» **Aufgabe**
Tippe aus den Daten unverändert die Zeilen ab, beginnend mit der Zeile, die „Among these items“ enthält, bis einschließlich der Zeile, die „4. the clear“ enthält.

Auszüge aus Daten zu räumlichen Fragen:
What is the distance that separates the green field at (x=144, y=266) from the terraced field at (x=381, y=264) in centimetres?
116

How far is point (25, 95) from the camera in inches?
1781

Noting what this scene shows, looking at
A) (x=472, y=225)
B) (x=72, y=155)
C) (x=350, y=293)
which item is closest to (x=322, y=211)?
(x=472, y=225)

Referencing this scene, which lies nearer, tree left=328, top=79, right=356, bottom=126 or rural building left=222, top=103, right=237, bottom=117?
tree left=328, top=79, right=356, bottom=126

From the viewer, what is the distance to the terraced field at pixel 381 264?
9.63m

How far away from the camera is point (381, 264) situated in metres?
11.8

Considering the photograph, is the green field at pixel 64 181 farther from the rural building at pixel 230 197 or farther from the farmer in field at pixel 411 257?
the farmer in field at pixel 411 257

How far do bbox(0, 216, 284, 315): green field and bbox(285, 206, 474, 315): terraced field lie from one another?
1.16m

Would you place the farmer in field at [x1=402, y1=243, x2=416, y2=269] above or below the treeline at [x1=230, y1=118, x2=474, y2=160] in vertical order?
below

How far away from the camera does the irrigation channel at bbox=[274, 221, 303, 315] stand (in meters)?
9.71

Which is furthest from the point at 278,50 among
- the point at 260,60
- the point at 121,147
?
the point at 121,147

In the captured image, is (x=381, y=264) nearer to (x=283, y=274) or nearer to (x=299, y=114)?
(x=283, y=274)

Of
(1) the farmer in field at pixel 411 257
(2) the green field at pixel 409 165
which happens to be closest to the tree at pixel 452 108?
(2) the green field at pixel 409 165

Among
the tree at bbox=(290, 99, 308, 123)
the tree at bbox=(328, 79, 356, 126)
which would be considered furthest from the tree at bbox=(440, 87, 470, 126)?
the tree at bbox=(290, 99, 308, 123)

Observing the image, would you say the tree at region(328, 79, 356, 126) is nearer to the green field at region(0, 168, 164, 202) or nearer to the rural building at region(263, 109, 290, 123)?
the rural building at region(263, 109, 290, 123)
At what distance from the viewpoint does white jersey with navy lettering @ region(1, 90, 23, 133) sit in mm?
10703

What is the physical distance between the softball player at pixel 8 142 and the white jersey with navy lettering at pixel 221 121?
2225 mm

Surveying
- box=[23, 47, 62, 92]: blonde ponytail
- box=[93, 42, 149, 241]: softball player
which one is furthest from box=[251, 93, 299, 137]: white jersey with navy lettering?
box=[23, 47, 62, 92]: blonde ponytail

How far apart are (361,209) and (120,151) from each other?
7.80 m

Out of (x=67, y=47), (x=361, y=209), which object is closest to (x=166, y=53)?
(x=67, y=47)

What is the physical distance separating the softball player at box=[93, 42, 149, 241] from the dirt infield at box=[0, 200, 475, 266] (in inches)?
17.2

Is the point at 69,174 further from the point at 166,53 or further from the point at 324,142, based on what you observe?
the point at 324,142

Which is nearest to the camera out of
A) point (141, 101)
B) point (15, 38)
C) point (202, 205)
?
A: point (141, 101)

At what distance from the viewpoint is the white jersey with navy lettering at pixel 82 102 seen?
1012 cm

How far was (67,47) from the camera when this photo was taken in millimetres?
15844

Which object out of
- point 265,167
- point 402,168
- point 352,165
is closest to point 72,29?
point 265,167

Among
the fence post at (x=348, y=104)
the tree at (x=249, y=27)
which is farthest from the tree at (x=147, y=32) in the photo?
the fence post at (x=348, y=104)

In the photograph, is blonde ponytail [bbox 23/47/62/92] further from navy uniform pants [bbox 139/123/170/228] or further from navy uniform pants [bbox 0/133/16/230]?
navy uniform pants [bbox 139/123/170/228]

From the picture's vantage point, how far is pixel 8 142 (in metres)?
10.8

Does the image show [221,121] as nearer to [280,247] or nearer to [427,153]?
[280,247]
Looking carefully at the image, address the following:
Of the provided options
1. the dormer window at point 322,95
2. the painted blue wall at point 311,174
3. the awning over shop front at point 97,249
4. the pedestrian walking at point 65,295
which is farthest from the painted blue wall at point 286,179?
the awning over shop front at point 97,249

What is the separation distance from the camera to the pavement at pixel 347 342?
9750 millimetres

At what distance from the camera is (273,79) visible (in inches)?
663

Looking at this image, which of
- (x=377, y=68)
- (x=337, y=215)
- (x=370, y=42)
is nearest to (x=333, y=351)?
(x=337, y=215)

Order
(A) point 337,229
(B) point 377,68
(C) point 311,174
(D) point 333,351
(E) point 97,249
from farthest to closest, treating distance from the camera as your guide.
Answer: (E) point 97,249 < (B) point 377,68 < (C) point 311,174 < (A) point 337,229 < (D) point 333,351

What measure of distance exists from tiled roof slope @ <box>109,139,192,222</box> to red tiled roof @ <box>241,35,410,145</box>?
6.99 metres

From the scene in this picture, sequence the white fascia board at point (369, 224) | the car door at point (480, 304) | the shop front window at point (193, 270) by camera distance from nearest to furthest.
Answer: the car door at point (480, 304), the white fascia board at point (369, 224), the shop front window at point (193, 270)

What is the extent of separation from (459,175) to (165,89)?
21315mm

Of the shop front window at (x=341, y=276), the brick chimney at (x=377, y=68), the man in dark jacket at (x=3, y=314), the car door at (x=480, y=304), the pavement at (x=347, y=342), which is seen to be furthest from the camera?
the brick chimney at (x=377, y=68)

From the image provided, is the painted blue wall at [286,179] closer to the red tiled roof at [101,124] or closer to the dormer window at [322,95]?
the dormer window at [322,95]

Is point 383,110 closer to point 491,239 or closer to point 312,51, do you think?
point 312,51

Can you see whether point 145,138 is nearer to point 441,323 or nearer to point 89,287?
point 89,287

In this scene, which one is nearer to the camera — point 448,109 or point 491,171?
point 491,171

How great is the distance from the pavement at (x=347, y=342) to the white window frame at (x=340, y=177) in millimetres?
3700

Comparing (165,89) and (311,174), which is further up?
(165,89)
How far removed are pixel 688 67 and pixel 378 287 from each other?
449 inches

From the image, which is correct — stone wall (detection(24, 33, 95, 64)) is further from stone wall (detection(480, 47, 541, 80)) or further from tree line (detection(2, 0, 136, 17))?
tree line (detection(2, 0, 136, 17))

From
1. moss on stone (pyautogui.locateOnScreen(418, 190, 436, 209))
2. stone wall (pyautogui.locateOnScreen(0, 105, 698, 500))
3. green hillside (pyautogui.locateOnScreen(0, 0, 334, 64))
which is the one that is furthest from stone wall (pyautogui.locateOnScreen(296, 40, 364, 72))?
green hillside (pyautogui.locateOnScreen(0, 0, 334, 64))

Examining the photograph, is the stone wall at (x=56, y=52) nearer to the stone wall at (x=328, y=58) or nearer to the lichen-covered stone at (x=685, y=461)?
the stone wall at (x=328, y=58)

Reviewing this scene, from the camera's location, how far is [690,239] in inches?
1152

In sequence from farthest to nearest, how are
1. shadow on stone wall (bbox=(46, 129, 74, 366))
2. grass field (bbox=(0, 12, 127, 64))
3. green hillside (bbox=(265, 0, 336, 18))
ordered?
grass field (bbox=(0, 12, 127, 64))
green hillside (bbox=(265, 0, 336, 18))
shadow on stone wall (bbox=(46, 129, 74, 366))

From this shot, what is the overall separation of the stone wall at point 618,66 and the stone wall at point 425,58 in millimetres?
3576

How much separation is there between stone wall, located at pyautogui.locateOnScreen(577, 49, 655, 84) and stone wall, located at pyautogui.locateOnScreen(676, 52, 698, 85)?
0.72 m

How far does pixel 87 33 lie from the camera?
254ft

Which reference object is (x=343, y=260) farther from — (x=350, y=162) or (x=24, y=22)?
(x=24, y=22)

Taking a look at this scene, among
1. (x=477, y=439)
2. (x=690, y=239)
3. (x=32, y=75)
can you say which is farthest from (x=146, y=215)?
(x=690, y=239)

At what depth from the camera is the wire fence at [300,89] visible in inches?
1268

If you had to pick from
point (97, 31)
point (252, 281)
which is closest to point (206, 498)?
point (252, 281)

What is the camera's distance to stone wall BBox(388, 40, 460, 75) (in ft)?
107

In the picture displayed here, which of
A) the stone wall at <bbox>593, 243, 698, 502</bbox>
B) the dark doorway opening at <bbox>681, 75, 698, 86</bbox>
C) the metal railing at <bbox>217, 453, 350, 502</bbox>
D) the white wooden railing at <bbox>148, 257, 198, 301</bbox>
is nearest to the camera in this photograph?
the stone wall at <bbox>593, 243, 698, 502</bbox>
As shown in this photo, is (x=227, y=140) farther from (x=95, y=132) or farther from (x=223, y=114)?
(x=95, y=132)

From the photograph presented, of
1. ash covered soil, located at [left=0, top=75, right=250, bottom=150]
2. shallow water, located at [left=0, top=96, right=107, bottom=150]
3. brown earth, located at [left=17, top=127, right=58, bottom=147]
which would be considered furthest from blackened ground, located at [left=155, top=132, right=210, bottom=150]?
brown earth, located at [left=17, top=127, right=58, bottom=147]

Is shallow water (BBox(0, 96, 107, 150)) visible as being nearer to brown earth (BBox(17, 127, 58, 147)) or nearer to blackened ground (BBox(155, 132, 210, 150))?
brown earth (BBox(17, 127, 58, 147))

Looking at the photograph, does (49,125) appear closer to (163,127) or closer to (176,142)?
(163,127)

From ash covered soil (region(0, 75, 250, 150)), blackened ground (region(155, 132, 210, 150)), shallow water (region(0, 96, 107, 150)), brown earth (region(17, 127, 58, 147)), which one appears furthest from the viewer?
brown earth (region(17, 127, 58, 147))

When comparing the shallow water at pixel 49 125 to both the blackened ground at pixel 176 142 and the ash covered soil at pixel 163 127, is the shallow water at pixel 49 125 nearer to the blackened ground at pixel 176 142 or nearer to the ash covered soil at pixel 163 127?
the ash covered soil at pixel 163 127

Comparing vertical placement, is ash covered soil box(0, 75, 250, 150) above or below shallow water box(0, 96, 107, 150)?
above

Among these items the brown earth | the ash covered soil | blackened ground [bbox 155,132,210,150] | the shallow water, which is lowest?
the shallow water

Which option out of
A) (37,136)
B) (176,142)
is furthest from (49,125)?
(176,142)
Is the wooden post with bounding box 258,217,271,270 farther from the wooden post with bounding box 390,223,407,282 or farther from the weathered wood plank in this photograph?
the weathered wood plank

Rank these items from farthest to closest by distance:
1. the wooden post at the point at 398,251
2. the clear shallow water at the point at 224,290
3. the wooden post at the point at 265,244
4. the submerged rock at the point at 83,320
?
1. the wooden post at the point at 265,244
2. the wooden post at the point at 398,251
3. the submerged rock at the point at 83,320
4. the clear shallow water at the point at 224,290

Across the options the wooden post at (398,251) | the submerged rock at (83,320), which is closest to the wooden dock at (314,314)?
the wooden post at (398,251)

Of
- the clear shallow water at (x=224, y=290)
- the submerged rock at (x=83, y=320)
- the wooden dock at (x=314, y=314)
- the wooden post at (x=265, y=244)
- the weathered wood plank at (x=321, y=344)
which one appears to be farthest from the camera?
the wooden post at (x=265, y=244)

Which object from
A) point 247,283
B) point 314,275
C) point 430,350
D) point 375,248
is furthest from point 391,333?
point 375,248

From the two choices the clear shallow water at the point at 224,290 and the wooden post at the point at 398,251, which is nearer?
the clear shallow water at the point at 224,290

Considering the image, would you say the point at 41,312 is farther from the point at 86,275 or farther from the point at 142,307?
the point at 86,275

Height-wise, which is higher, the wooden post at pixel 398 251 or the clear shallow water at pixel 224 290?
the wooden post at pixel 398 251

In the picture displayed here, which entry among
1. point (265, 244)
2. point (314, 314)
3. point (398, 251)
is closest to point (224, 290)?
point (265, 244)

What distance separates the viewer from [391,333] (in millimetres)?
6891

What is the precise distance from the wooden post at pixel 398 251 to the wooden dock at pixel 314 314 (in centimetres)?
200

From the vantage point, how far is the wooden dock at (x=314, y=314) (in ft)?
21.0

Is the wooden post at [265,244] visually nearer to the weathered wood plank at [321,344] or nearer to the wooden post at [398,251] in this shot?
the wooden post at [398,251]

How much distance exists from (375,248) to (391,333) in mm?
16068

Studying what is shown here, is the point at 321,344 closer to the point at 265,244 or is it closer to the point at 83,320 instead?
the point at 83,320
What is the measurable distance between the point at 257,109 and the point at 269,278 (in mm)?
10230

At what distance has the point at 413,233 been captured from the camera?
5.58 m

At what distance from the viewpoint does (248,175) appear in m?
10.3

» **Antwort**
Among these items the brown earth | the ash covered soil | blackened ground [bbox 155,132,210,150] | the shallow water, which is lowest?
the shallow water

Which option out of
A) (37,136)
B) (176,142)
is furthest from (49,125)?
(176,142)
Is the wooden post with bounding box 258,217,271,270 farther from the wooden post with bounding box 390,223,407,282 or farther from the weathered wood plank in this photograph?
the weathered wood plank

Rank these items from farthest to closest by distance:
1. the wooden post at the point at 398,251
2. the clear shallow water at the point at 224,290
3. the wooden post at the point at 265,244
4. the submerged rock at the point at 83,320
?
1. the wooden post at the point at 265,244
2. the wooden post at the point at 398,251
3. the submerged rock at the point at 83,320
4. the clear shallow water at the point at 224,290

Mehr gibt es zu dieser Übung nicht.